**Document segment:**

◇ ◇ ◇ ◇ ◇

The Indigenous Nationalist Party of Twipra (abbr. INPT) was a political party in the Indian state of Tripura between 2002 and 2021. Bijoy Kumar Hrangkhawl was the president of the party. It merged with the Tipraha Indigenous Progressive Alliance (TIPRA) party on 11 June 2021.

==History==
The INPT was formed as a merger of the Indigenous People's Front of Tripura and the Tripura Upajati Juba Samiti in 2002.

The formation of the INPT was pushed through after pressure from the underground National Liberation Front of Tripura, who wanted to unite all tribal nationalist forces in a single party. The INPT was commonly and wrongly perceived as the political wing of NLFT.

==Prominent politicians==

- Bijoy Kumar Hrangkhawl, former militant chief of Tripura National Volunteers
- Jagadish Debbarma, former chairman of the TTAADC from 1990 to 1995
- Shyama Charan Tripura

==Past results==
===TTAADC===
As IPFT had a majority in the Tripura Tribal Areas Autonomous District Council, INPT came to govern that institution until 2003.

◇ ◇ ◇ ◇ ◇

**Activities:**
1. Answer these questions from the INPT article:
(a) Who was president of the party?
(b) Which two groups merged in 2002 to form the INPT?
(c) What body did Jagadish Debbarma chair from 1990 to 1995?
2. Carry on the INPT article from its last sentence.
The items that follow come from a separate source.

◇ ◇ ◇ ◇ ◇

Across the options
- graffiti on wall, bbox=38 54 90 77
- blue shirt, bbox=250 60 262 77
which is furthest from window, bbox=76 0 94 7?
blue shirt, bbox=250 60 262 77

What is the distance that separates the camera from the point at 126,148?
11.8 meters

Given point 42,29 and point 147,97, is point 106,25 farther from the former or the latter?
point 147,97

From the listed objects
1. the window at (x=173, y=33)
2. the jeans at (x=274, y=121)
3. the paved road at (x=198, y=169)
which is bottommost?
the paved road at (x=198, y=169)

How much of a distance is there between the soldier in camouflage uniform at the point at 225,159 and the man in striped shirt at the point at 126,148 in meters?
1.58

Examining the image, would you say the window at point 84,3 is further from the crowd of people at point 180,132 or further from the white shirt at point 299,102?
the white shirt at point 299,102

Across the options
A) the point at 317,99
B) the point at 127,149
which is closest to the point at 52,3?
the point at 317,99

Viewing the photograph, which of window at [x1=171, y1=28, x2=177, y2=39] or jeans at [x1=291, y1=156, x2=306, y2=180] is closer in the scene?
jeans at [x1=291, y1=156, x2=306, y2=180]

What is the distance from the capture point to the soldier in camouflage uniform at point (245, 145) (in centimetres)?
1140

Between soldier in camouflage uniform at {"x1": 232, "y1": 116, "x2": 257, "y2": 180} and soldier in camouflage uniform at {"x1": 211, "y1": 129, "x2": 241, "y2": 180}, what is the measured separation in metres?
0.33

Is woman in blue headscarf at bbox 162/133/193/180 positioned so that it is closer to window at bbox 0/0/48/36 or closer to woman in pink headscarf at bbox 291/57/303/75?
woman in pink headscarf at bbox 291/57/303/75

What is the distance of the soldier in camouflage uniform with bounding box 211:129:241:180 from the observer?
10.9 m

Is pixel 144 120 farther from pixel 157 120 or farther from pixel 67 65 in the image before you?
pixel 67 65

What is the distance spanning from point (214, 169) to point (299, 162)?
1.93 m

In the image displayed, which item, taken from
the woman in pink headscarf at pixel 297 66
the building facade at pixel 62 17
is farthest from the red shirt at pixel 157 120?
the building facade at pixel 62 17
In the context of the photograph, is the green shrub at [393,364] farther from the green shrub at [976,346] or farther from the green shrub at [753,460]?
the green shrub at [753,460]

◇ ◇ ◇ ◇ ◇

**Per-task outputs:**
1.
(a) Bijoy Kumar Hrangkhawl
(b) The Indigenous People's Front of Tripura and the Tripura Upajati Juba Samiti
(c) The TTAADC

2.
INPT suffered a serious setback in the summer of 2003, when a group of TTAAADC members under the leadership of Hiren Tripura broke away and formed the National Socialist Party of Tripura. One high-ranking INPT leader, Shyamcharan Tripura, took the side of the dissidents. NSPT were able to, with support from the Communist Party of India (Marxist) (CPI(M)) members in TTAADC, to win a majority in the assembly and INPT formed the opposition.

===Tripura State Legislative Assembly===
In the state assembly elections in 2003 INPT was allied with the Indian National Congress. INPT launched 18 candidates and Congress 42. Six INPT candidates were elected, and in total the party received 189 186 votes. The elections were won by the Left Front. After the 12th Assembly Election held in 2018, INPT has no representatives in the Tripura State Legislative Assembly.

===Lok Sabha (parliamentary elections)===
Ahead of the Lok Sabha elections in 2004 INPT joined the Bharatiya Janata Party (BJP)-led National Democratic Alliance. INPT supported the Nationalist Trinamool Congress and BJP candidates in the election.